At the event, which was organized by Entrepreneurship@Cornell — an organization that seeks to foster entrepreneurial spirit across the Cornell campus — Steven Gal ’88, chair of the organization’s advisory council, said the summit was unique because attendees had a shared history in having all attended Cornell.

Major Indian industrialist, Ratan Tata ’59, chair of the multinational conglomerate Tata Sons, was given the Entrepreneur of the Year award at the summit. President David Skorton presented the award to Tata and spoke about Tata’s career, highlighting the businessman’s successful career and what he called his commitment to improving the welfare of people in India.

Cornell alumni who spoke at the summit had distinguished entrepreneurial records that varied by type and level of success.

Jennifer Dulski ’93, MBA ’99 spoke about her experience starting a company after years working at Yahoo! Dulski said her first venture was unsuccessful but that her second venture — The Dealmap, a website that offered hundreds of thousands of daily deals — took off and was subsequently purchased by Google. Dulski, who is currently the global head of product search, shopping and product management at Google, said she had learned to trust her instincts and enjoy the ride.

The final speaker of the conference, Scott Belski ’02, founder and CEO of Behance, an online platform that allows users to showcase their creative work, spoke about how to turn ideas into reality. One of his tips for entrepreneurs was to transform doubts into confidence.

“If everyone tells you you’re crazy, you’re either crazy or you’re really onto something,” Belski said.

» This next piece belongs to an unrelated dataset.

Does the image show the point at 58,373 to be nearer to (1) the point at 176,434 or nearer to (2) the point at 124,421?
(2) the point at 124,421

John Jaquette, director of Entrepreneurship@Cornell, said the idea for the summit was inspired by an annual event of the same name the organization has sponsored for the last 15 years at Cornell. He said he hoped the summit would similarly help grow the entrepreneurship community in New York City.

Jaquette described the event as “hugely successful.”

“We’ve received so many emails and calls about how happy alumni were to be there,” Jacquette said. “The speakers were engaging, entertaining and informative and provided a wide range of perspectives. The whole event exceeded our expectations: We knew it was going to be very good, but the response has been tremendous.”

Jaquette said that there is a “strong possibility” that the summit will happen again next year.

The summit provided a great opportunity for networking, according to Bob Forness ’87, an investor in addition to his day job as the managing partner of an insurance firm.

“I’ve already followed up with three to five different connections I made at the conference,” Forness said. “I don’t know if it will result in a deal being done, but they were good contacts to make and hopefully will lead to something in the future.”

Forness praised the conference’s organization, and in particular noted the quality of the speakers.

“To have that many individuals from that many entrepreneurial walks of life and have them each give very focused and interesting descriptions of what it takes to be a successful entrepreneur and use their personal case studies was great,” Forness said.

Cornell’s own entrepreneurial venture was discussed at the summit when Dean of CornellNYC Tech Dan Huttenlocher and Dean of Engineering Lance Collins spoke about the CornellNYC Tech project and its focus on building a new technology culture oriented towards entrepreneurism.

Jaquette said that the missions of the Entrepreneurship Summit and CornellNYC Tech overlap.

“Entrepreneurship is a key factor in the New York City tech campus, and it’s integrated in all they do,” Jaquette said. “One of their first employees was their entrepreneurial officer, Greg Pass, who is working on building partnerships with entrepreneurial businesses and startups in New York City right now.”